My feeling is that will be called when the government feels that the gloss about rallying around the flag and trying to get through the pandemic is starting to wear off within the electorate.

Scott Morrison does have very high personal approval ratings, but that’s not translating into support for the Liberal Party, which is still running at 50–50 with the Labor Party in the two-party preferred voting.

Many political commentators, they’re suggesting Labor just needs to forget about the next election, it’s already done and dusted, it’s all over, bar the shouting, and it needs to start worrying about the election after that. And if we keep to the standard political timetable, that will mean the 2025 election, or 13 years of an incredibly incompetent government.

No election is unwinnable, it’s not done and dusted until all the votes in that election have been counted. Commentators always look at the political horizon, they look into the future and they can’t imagine that it can change.

They said that John Howard was going to be in office for another decade after the 2004 election victory – he actually lost in 2007, the election after that. They also said that Malcolm Turnbull was going to be remaining as Prime Minister until the year 2031. That also didn’t happen.

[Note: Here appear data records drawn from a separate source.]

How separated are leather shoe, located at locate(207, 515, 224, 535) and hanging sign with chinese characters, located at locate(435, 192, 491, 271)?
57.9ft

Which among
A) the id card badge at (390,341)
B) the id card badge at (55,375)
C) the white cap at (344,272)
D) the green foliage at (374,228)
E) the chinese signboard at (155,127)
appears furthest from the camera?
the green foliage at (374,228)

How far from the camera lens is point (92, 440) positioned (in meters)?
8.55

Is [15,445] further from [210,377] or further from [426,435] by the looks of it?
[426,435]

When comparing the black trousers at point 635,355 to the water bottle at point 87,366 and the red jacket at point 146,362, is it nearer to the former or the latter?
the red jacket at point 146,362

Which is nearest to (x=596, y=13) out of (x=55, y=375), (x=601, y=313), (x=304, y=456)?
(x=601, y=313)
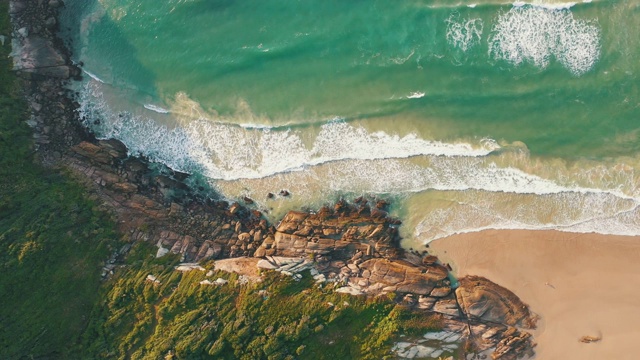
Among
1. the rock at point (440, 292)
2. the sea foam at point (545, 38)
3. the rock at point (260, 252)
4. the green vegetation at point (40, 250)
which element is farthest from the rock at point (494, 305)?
the green vegetation at point (40, 250)

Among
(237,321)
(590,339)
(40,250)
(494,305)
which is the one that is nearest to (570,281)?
(590,339)

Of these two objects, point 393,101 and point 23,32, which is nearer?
point 393,101

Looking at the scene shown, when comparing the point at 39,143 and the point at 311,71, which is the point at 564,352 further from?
the point at 39,143

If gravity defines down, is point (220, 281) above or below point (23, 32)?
below

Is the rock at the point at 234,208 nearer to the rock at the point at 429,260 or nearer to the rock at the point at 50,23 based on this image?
the rock at the point at 429,260

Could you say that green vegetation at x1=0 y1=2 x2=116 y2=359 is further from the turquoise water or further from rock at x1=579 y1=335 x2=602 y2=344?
rock at x1=579 y1=335 x2=602 y2=344

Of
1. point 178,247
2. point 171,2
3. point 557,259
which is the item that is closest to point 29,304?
point 178,247

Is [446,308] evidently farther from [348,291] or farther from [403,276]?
[348,291]

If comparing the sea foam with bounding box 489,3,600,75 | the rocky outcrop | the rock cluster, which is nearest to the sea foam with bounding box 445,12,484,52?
the sea foam with bounding box 489,3,600,75
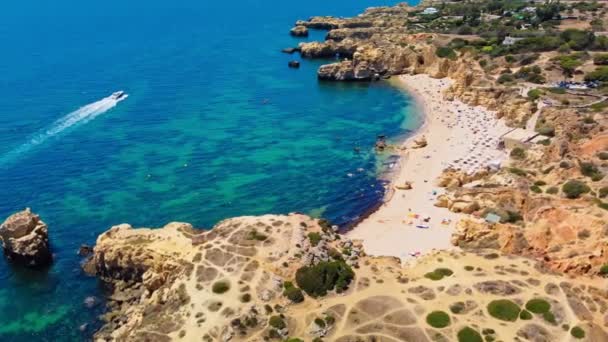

DL: We can’t trust polls – the last election where every analyst just about claimed that Labor would have to win. And if you look at the polls, that was correct. But the polls were wrong.

It’s like Britain – the polls in the British Parliament have been wrong. America, they’re saying that Joe Biden is 10 and 12 and 20 points ahead. I don’t believe it.

I believe he’s ahead and I believe he’s probably the better candidate, but I don’t believe the polls. A lot of Opposition Leaders and trailing Prime Ministers have said the only poll that counts is the election

EJ: As we like to say, opinion polls are very good at predicting the past and current electoral behaviour. But they’re not so good at predicting the future.

There’s not many opinion polls being published in Australia at the moment, and there’s good reason for that – they got it so wrong in the May 2019 federal election.

But still the few polls that we are receiving, that’s the only electoral assessment that we have available to us, unless we look at historical factors for determining what might happen at the next election.

A normal half-Senate election can’t be called until August 2021, the government can run as late as June 2022. But whenever it’s held, it will get down to the respective political and economic narratives that have been put out there and which ones the electorate finds more believable and more acceptable.

But whatever the case is, there is still a long, long way to go before the next election, and the result at that next election will determine whether we look back at this period of time and decide whether it was the ‘COVID recession’ or the ‘Morrison recession’.

DL: I don’t think history is going to be very kind to this era of Australian politics, but we’ll see.